All lines in the entries below that hold "site" make up the answer.

:: Task material ::

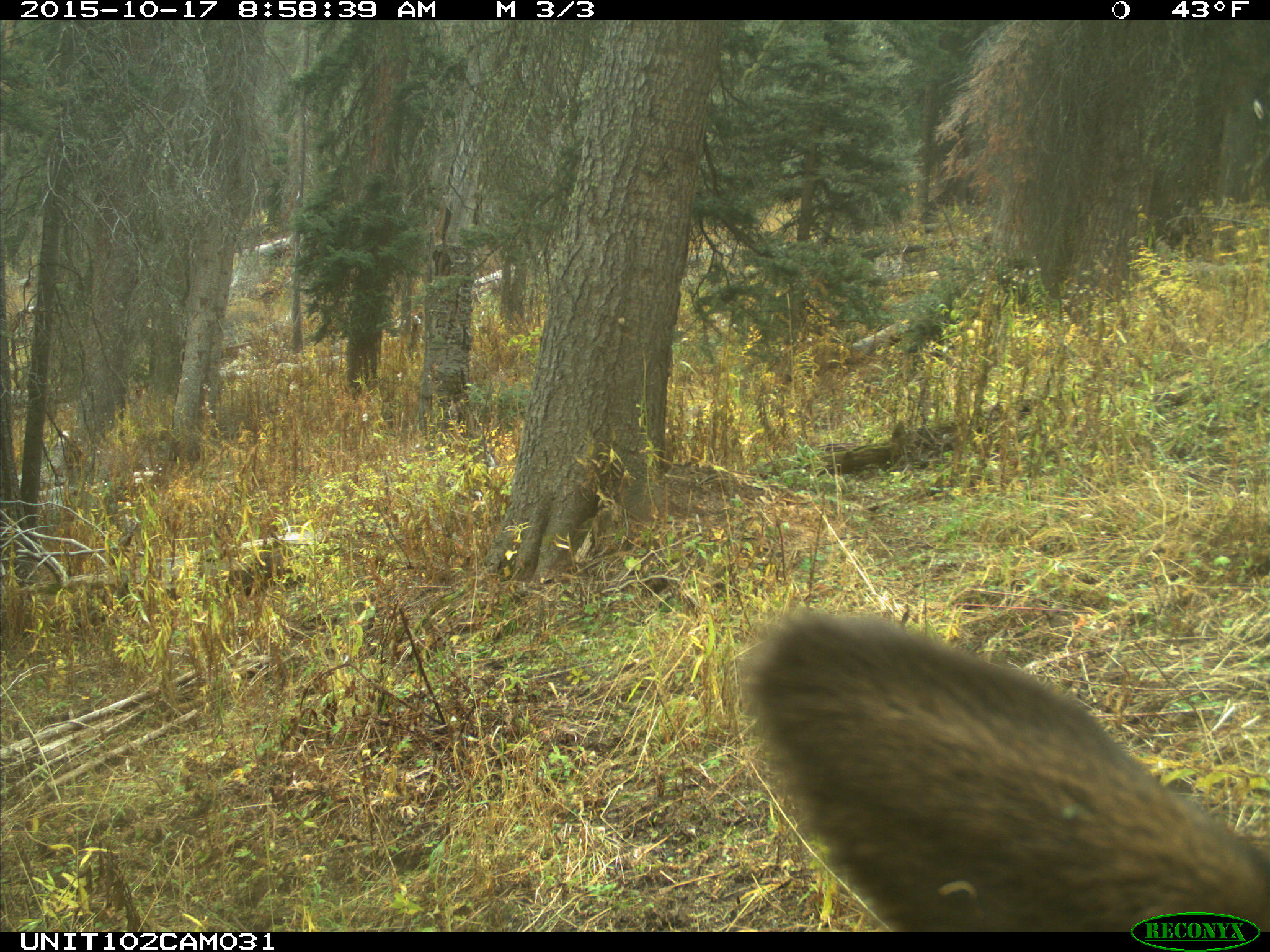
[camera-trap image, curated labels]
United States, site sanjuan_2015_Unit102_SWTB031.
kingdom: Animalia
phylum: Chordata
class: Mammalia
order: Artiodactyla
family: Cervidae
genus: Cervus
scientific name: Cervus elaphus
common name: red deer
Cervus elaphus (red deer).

:::
:: Task material ::

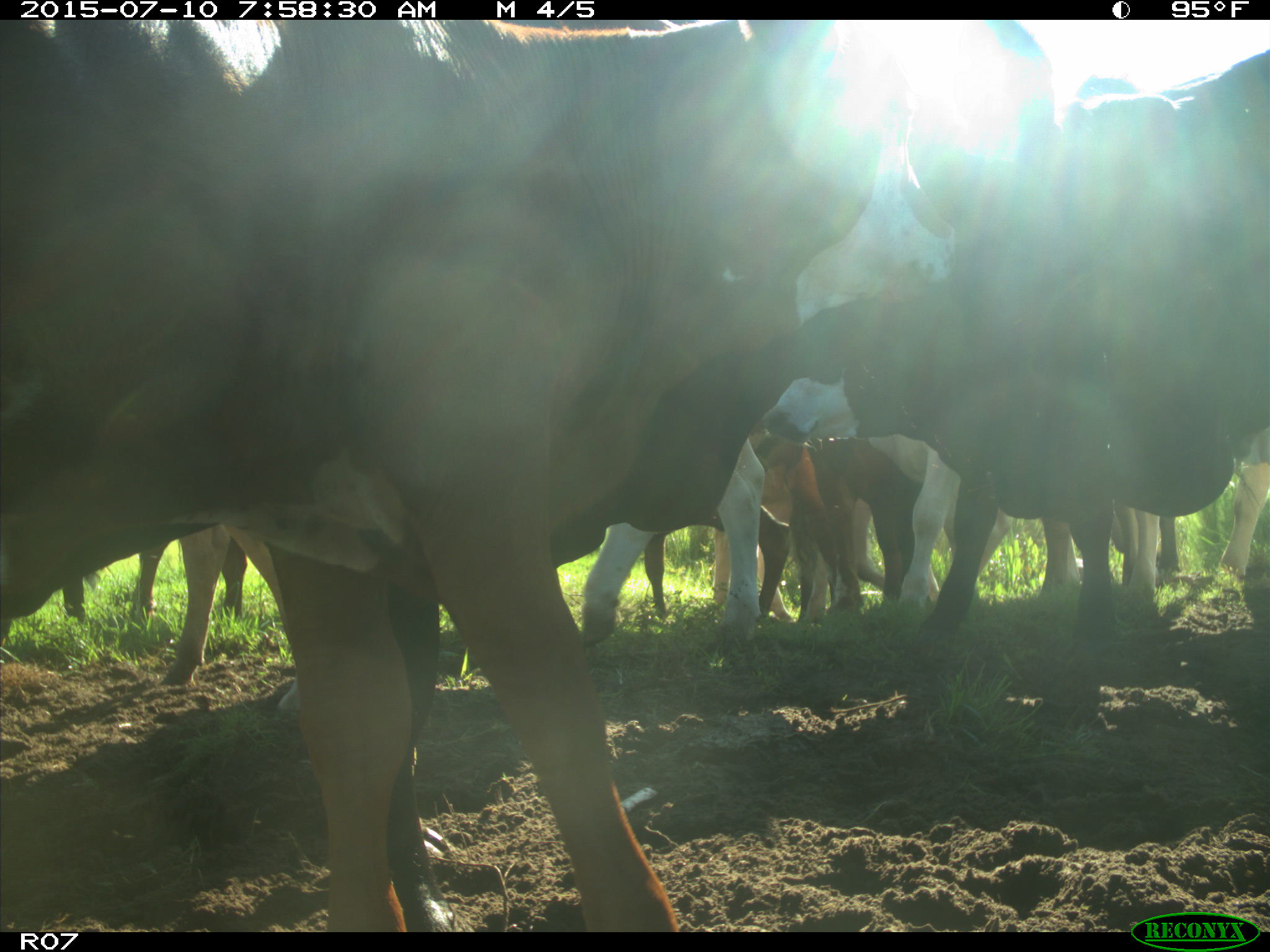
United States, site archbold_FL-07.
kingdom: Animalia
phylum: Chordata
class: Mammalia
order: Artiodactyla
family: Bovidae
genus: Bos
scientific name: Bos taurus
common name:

:::

> [Your response]
United States, site sanjuan_2015_Unit102_SWTB031.
United States, site archbold_FL-07.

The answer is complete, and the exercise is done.